From the field that once welcomed the wild and free, we made our way to a more substantial crop field (my apologies for not knowing the technical name). The view. I cannot begin to describe the view. Looking east, a small lake appears and pleasured our sights. Ahead of us towards the lake, we learned that indigenous persons of many communities and foundations joined and performed sacred, traditional healing practices. Here, a soaring tipi once stood. While absorbing and cherishing this blessed past and dreams and hopes of return in the near future, we learned that Carmelle’s grandfather held indigenous communities in tremendous regard and relationship. I have spent considerable time reflecting on this. ISherri understand my surroundings and urbanized center (where I currently reside) as corporate structures that have become but “normative;” the common-practice. It’s true – at times I practice corporate, commercialized and materialistic life. Yet, I am thankful for my awareness of these ways. What would it be like to be raised in indigenous communities, acknowledging the land, the soil, and the plains as fruitful and truly sacred beings? Perhaps we do not need to be raised by Indigenous persons to gain this awareness, gratitude, and sensation of oneness with the earth, the tress, the leafs, and and the soil. Perhaps our awareness of sacred lands and spaces can come about as a result of the communities we engage with. By surrounding ourselves with like-minded, caring, and deeply loving people and communities, no matter how big or small, we, together, become energized, spirited, and blessed by the earth beneath our feet and the rich foliage that meets our eyes.

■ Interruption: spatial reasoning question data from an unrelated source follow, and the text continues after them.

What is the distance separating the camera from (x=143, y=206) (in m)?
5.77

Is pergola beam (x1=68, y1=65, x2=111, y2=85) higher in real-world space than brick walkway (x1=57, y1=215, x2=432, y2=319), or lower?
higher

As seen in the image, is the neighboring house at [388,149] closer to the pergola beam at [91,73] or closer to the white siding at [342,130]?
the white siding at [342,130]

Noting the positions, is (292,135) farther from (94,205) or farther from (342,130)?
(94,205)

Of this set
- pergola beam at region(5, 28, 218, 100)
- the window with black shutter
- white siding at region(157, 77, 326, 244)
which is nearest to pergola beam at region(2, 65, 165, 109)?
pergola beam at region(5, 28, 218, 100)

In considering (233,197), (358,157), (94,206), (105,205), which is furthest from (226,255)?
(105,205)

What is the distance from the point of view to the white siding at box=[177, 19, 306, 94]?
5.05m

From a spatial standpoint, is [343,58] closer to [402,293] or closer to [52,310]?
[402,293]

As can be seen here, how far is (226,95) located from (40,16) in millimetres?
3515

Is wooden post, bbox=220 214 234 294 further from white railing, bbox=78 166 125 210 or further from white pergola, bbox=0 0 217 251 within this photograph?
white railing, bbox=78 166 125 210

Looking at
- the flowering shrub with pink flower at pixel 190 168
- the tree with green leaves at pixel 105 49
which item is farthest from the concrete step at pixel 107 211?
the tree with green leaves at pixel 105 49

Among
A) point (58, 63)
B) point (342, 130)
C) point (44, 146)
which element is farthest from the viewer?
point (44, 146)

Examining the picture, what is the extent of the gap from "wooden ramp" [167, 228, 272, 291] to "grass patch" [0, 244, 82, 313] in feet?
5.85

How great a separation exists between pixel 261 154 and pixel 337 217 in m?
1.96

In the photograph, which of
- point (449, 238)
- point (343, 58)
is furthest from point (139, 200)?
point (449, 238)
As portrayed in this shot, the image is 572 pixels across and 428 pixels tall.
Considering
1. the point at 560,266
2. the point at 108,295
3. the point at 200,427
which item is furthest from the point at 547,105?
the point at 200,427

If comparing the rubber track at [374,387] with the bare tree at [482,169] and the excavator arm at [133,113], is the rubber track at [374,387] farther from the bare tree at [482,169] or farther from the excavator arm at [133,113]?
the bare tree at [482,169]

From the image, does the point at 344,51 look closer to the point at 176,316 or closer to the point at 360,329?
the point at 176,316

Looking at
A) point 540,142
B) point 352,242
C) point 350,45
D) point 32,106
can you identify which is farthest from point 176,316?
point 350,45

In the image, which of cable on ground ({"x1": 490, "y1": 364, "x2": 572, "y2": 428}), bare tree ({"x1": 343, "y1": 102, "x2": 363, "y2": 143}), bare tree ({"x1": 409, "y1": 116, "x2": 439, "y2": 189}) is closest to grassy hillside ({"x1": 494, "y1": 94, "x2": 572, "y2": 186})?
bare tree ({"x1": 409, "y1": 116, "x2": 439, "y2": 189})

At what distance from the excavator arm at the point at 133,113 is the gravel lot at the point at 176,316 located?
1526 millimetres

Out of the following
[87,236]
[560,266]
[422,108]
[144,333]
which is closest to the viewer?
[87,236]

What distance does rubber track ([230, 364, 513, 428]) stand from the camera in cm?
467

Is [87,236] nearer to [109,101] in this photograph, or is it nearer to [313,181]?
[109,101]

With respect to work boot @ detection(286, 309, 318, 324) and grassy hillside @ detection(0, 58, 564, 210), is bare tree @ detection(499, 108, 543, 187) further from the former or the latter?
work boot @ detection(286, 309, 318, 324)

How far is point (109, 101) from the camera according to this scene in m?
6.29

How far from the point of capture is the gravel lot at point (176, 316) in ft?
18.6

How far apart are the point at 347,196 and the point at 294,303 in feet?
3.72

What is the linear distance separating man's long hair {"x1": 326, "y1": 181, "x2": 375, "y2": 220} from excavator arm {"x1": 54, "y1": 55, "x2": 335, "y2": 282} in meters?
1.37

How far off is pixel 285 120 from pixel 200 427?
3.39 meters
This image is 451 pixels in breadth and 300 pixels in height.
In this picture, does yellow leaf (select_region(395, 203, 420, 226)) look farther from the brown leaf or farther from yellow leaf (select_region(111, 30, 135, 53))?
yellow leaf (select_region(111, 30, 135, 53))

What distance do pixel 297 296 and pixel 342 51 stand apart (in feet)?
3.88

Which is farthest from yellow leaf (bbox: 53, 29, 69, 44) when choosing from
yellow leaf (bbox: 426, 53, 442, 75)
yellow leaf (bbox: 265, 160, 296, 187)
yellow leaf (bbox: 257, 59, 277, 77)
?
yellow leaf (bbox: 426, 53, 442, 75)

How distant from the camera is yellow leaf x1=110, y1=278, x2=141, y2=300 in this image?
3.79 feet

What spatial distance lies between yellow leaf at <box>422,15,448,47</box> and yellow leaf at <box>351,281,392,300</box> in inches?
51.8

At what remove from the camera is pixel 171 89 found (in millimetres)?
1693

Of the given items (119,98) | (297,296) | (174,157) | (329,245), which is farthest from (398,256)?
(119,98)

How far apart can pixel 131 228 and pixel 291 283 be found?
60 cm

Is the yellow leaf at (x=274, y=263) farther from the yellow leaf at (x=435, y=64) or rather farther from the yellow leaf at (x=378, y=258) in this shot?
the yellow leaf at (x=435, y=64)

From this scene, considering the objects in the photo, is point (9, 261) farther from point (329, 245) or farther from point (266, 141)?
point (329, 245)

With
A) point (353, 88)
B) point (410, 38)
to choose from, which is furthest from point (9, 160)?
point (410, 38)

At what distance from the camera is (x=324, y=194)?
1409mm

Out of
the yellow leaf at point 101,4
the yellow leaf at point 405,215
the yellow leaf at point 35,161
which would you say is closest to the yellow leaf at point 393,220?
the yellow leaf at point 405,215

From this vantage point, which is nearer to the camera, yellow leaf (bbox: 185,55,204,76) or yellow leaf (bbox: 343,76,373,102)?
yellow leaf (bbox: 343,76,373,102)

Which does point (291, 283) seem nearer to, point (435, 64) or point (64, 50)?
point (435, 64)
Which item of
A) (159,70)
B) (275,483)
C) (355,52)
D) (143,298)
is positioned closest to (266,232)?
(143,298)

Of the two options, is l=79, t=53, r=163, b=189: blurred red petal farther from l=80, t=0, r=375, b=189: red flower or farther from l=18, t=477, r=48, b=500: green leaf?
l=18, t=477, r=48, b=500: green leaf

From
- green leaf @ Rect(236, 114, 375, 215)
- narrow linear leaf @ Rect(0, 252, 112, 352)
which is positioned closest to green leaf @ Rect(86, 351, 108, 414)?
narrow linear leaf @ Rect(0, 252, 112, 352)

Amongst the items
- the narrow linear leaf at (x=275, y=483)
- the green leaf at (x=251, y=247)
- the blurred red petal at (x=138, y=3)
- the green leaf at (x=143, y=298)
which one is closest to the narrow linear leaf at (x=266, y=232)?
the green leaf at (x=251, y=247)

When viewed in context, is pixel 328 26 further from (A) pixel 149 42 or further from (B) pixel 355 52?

Before leaving that space to return to an urbanized center, I was asked to dream and imagine what could come of those sacred spaces in future years. I will continue to ponder and imagine that land and space for many years to come, and I hope to return very soon. In this precise moment, while reflecting and writing this entry, I understand that land near Tees, Alberta as a unique, uplifting, and welcoming space for reconciliation, truth, story-sharing, and gathering. Perhaps many of the Indigenous communities that once shared that soil and space can come together again with non-Indigenous persons in coexistence. From there, perhaps we can learn from each other, explore the land again, and forge moments of peace, sacredness, life. Together, it is my hope that we breathe the same air in communion with the soil, the trees, the water, the wildlife, the natural world, and with each other.